Even Bill Clinton’s Friends Don’t Seem to Want His Support in the #MeToo Era

It's rare that a candidate for office would turn down the endorsement of a former president, especially one who has maintained high approval ratings long after leaving the White House. But that's just what Philip Levine, a Democratic Florida gubernatorial candidate, has done, apparently casting aside his longtime friendship with Bill Clinton amid a national reckoning with sexual misconduct that almost demands it of him.

"I have lots of friends, from all walks of life, and I'm very, very proud of my friends," Levine, a former mayor of Miami Beach, told the Tampa Bay Times on Sunday. On his relationship with Clinton, Levine added: "I've always been honored in the past for his support, but I think right now in this election I'm running solo."

Levine told the outlet that Floridians shouldn't expect to see Clinton on the campaign trail with him, demurring that he wanted "the people of Florida to campaign for me." 

"I don't really need anybody campaigning for me," Levine said. "I'm campaigning for myself."

Philip-Levine Former Miami Beach Mayor Philip Levine is vying for Florida governor this year. Joe Raedle/Getty Images

Clinton endorsed Levine during his mayoral run in 2013, telling a crowd at a Florida rally just weeks before the election that he would have thrown his support behind Levine even "if we weren't friends." The former president even starred in a television ad for Levine's campaign. 

"America is being damaged by conflict, and we need people who will show up for work every day," Clinton said at the time. "Philip will show up to work and get things done."
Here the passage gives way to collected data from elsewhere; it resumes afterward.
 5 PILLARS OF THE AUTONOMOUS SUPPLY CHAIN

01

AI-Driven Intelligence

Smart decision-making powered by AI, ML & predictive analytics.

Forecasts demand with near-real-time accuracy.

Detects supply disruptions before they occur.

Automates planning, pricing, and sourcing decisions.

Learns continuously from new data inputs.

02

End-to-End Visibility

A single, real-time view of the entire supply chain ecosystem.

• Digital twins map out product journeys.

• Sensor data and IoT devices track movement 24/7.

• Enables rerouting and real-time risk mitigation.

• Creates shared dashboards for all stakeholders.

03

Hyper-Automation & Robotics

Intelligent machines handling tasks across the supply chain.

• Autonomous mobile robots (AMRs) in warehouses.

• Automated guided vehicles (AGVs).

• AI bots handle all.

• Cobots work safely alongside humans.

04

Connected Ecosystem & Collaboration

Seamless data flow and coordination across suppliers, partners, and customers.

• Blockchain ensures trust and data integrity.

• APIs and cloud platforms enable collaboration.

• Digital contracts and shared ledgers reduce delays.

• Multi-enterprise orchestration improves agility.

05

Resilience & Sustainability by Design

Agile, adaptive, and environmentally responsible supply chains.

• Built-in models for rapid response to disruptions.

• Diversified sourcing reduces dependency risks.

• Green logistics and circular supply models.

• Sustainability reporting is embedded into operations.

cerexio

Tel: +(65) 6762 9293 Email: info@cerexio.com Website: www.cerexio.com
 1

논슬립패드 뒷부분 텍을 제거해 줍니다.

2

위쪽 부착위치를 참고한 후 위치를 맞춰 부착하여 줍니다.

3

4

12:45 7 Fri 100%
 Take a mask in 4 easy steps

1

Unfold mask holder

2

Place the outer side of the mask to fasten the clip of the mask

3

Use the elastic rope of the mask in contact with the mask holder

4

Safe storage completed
Levine said he was "honored" to receive Clinton's endorsement, adding that he wanted to be a mayor that made the former president proud. 

Clinton's support helped push Levine over the finish line that November. But as he ended his tenure as mayor, Levine found himself in a climate that could judge him harshly for maintaining a friendship with a man who had been accused of sexual assault and harassment. 

President Donald Trump brought renewed attention to the misconduct allegations leveled against Clinton when Juanita Broaddrick, Kathleen Willey and Paula Jones appeared at a 2016 presidential debate, apparently to divert attention away from Trump's own alleged misdeeds. The #MeToo movement, however, has prompted both sides of the aisle to re-evaluate Clinton's legacy, and Levine isn't the only prominent Democrat to distance themselves from the 42nd president. 

In November, New York Senator and rumored 2020 Democratic presidential candidate Kirsten Gillibrand, who's long enjoyed the support of both Clintons, said she believes Clinton should have resigned from the presidency after his relationship with Monica Lewinsky was revealed. 

"Things have changed today, and I think under those circumstances there should be a very different reaction," Gillibrand told The New York Times. "And I think in light of this conversation, we should have a very different conversation about President Trump, and a very different conversation about allegations against him."

A spokesperson for the New York senator later clarified that Gillibrand had meant to imply that, had the revelations into Clinton's relationship come out amid the #MeToo era, the course of events would have likely been different. 

If Levine feels the same, he won't say so explicitly. When The Tampa Bay Times asked him specifically about the rape allegations against Clinton, the outlet reported that the gubernatorial candidate "politely excused himself."

Newsweek has reached out to Levine's campaign for comment.